> _What needs to be done_
Reproduce the lines below word for word, from the first line through the line containing "Opened value? Dec-25".

> _Data pulled from a collection_
# # # #

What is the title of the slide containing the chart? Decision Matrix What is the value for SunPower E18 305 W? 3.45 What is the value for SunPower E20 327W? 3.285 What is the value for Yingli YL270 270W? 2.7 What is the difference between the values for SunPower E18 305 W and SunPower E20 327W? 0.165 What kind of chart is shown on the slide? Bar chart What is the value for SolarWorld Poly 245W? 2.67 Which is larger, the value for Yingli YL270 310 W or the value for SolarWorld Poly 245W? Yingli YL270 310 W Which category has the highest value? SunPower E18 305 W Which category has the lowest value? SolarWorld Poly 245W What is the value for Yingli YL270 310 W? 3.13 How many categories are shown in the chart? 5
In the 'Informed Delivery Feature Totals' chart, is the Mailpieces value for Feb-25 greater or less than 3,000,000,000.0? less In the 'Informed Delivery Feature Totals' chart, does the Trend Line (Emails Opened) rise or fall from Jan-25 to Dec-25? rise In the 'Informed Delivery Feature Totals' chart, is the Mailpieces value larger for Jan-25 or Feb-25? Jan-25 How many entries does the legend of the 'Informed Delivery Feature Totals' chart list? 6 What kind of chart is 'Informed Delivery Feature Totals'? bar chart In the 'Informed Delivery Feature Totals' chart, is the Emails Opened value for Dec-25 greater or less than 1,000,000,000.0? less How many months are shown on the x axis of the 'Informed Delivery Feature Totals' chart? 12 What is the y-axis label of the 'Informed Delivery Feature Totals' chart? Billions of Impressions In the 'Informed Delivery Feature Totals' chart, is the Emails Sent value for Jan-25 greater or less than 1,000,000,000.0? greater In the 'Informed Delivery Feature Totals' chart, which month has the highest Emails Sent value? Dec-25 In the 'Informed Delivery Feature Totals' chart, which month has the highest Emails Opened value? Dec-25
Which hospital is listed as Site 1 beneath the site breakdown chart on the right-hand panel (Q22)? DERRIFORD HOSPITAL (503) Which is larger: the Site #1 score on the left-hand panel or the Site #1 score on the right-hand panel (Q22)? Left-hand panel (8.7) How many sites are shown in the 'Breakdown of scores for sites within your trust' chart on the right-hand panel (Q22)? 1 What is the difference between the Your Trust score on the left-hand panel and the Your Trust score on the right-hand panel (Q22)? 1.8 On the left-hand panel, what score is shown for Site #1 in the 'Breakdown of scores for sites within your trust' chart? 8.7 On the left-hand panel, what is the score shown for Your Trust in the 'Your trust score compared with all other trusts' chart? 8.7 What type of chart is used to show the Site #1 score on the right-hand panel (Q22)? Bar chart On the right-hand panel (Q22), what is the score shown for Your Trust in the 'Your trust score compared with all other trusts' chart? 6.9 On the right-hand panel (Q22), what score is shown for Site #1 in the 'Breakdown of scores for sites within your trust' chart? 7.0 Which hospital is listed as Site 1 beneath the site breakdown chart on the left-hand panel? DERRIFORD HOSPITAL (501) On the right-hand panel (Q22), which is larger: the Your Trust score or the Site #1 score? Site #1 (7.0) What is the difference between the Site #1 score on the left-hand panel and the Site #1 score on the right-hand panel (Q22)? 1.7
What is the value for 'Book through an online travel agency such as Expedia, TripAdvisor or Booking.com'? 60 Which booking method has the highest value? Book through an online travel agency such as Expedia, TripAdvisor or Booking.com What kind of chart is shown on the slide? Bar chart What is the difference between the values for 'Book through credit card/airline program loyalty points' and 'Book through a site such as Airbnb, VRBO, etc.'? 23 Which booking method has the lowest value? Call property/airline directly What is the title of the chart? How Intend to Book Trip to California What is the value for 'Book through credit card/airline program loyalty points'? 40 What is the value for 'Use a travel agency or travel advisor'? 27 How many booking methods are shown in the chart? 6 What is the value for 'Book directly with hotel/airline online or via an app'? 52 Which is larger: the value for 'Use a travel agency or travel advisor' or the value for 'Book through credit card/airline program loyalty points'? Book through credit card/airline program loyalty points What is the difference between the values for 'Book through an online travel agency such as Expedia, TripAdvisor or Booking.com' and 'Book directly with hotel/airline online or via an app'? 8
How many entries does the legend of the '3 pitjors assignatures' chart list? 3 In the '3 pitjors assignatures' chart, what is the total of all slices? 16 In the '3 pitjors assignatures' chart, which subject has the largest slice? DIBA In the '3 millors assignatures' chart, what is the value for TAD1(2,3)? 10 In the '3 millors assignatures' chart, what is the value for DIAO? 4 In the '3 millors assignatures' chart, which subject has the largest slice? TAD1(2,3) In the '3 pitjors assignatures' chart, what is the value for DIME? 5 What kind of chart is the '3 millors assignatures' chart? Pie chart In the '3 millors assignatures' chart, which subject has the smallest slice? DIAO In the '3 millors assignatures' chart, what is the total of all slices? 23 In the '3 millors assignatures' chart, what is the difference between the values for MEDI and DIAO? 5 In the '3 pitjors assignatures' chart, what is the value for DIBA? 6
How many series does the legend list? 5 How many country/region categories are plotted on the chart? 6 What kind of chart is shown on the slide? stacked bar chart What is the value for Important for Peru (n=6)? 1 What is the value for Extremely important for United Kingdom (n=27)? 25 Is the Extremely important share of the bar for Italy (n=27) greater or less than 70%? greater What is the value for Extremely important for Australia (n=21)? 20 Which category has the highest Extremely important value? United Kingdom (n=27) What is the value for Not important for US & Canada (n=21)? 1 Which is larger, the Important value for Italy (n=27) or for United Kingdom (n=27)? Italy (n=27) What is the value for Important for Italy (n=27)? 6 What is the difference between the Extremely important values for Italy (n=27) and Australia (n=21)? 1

# # # #

> _Exercise solution_
What is the title of the slide containing the chart? Decision Matrix What is the value for SunPower E18 305 W? 3.45 What is the value for SunPower E20 327W? 3.285 What is the value for Yingli YL270 270W? 2.7 What is the difference between the values for SunPower E18 305 W and SunPower E20 327W? 0.165 What kind of chart is shown on the slide? Bar chart What is the value for SolarWorld Poly 245W? 2.67 Which is larger, the value for Yingli YL270 310 W or the value for SolarWorld Poly 245W? Yingli YL270 310 W Which category has the highest value? SunPower E18 305 W Which category has the lowest value? SolarWorld Poly 245W What is the value for Yingli YL270 310 W? 3.13 How many categories are shown in the chart? 5
In the 'Informed Delivery Feature Totals' chart, is the Mailpieces value for Feb-25 greater or less than 3,000,000,000.0? less In the 'Informed Delivery Feature Totals' chart, does the Trend Line (Emails Opened) rise or fall from Jan-25 to Dec-25? rise In the 'Informed Delivery Feature Totals' chart, is the Mailpieces value larger for Jan-25 or Feb-25? Jan-25 How many entries does the legend of the 'Informed Delivery Feature Totals' chart list? 6 What kind of chart is 'Informed Delivery Feature Totals'? bar chart In the 'Informed Delivery Feature Totals' chart, is the Emails Opened value for Dec-25 greater or less than 1,000,000,000.0? less How many months are shown on the x axis of the 'Informed Delivery Feature Totals' chart? 12 What is the y-axis label of the 'Informed Delivery Feature Totals' chart? Billions of Impressions In the 'Informed Delivery Feature Totals' chart, is the Emails Sent value for Jan-25 greater or less than 1,000,000,000.0? greater In the 'Informed Delivery Feature Totals' chart, which month has the highest Emails Sent value? Dec-25 In the 'Informed Delivery Feature Totals' chart, which month has the highest Emails Opened value? Dec-25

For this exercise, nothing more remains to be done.